United States Dutilleux, Imeri, Ravel, and Dukas: Simon Trpčeski (piano), Seattle Symphony, Susanna Mälkki (conductor), Benaroya Hall, Seattle, 11.4.2012 (BJ)
It’s good to find music director Ludovic Morlot willing to share his exploration of the music of Henri Dutilleux with other conductors. Susanna Mälkki, from Finland, was the guest on this occasion, and she led an assured performance of one of the French master’s early works, his First Symphony.
This may be a less imaginatively poetic work than some of those to which Dutilleux gave evocative titles, but it is beautiful music, and boldly constructed, with first and last movements in variation form (the first a passacaglia) enclosing a fairly traditional scherzo and a warmly lyrical slow intermezzo. The Seattle Symphony, with assistant principals heading both violin sections (Simon James and Michael Miropolsky) and the cellos (Theresa Benshoof), responded with suitably luxuriant tone and admirably tight ensemble to Ms. Mälkki’s admirably clear and unfussy beat.

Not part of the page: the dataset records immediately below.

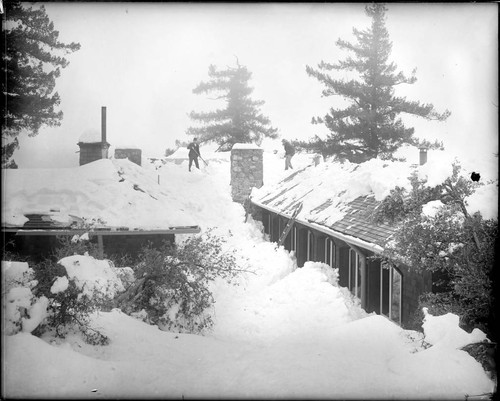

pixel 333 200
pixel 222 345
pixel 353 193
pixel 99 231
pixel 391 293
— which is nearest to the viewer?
pixel 222 345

After this substantial opening, the rest of the program was devoted to works of relatively light character. Even Ravel’s G-major Piano Concerto, by contrast with his dramatic and saturnine Left-Hand Concerto, is essentially entertainment music, and it entertained mightily in a fleet-fingered performance by soloist Simon Trpčeski. The young Macedonian’s pleasantly relaxed platform manner was matched by his musical acumen. Appropriately brilliant in the almost circussy outer movements, he phrased sensitively in the central Adagio assai, where Stefan Farkas also contributed a caressing english horn solo.

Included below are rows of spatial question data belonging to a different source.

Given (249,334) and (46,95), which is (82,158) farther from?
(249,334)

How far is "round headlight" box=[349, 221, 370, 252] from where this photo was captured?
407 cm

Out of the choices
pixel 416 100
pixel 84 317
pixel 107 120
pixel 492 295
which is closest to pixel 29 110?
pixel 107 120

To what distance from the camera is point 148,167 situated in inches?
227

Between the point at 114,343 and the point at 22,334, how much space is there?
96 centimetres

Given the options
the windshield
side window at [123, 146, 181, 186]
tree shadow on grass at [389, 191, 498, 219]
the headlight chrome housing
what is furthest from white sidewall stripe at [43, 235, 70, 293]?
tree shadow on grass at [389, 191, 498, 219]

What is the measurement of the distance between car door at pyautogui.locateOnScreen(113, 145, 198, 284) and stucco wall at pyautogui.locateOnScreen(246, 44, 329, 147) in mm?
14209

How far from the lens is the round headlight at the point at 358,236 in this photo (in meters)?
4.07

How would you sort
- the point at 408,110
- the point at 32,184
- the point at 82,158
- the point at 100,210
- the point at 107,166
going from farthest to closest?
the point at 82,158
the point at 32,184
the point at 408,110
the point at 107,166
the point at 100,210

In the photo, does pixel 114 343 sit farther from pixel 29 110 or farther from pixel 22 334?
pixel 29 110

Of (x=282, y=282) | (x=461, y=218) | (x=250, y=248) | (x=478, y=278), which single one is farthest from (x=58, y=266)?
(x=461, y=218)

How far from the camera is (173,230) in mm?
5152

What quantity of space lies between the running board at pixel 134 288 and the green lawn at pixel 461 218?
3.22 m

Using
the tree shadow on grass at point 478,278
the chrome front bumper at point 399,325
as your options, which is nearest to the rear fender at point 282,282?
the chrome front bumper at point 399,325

Before intermission, Trpčeski had also offered the U.S. premiere of a short piece by his compatriot Damir Imeri. The 51-year-old composer’s Fantasy on Two Folk Tunes proved to modestly charming listening. In terms of thematic material and formal design, it does not amount to much more than “one thing after another,” with the frequent intervention of stop-and-go pauses, and there is something of an emotional disconnect between its cavorting solo part and orchestral writing of a frequently darker hue. But the pianist obviously enjoyed playing the piece as much as the audience, to judge from an enthusiastic ovation, enjoyed listening to it.
Sheer entertainment prevailed also at the end of the program. In Dukas’s Sorcerer’s Apprentice, Seth Krimsky and the bassoon section he leads joined in the general orchestral fun with evident relish. A firmer judgment of Susanna Mälkki’s interpretative gifts should perhaps wait until she has the opportunity to be heard in some of the classical Austro-German symphonic repertoire. In this fairly undemanding program, however, she did everything that was required of her very convincingly well—and her direction of the Dutilleux certainly suggested the possession of a strong and well-balanced musical instinct.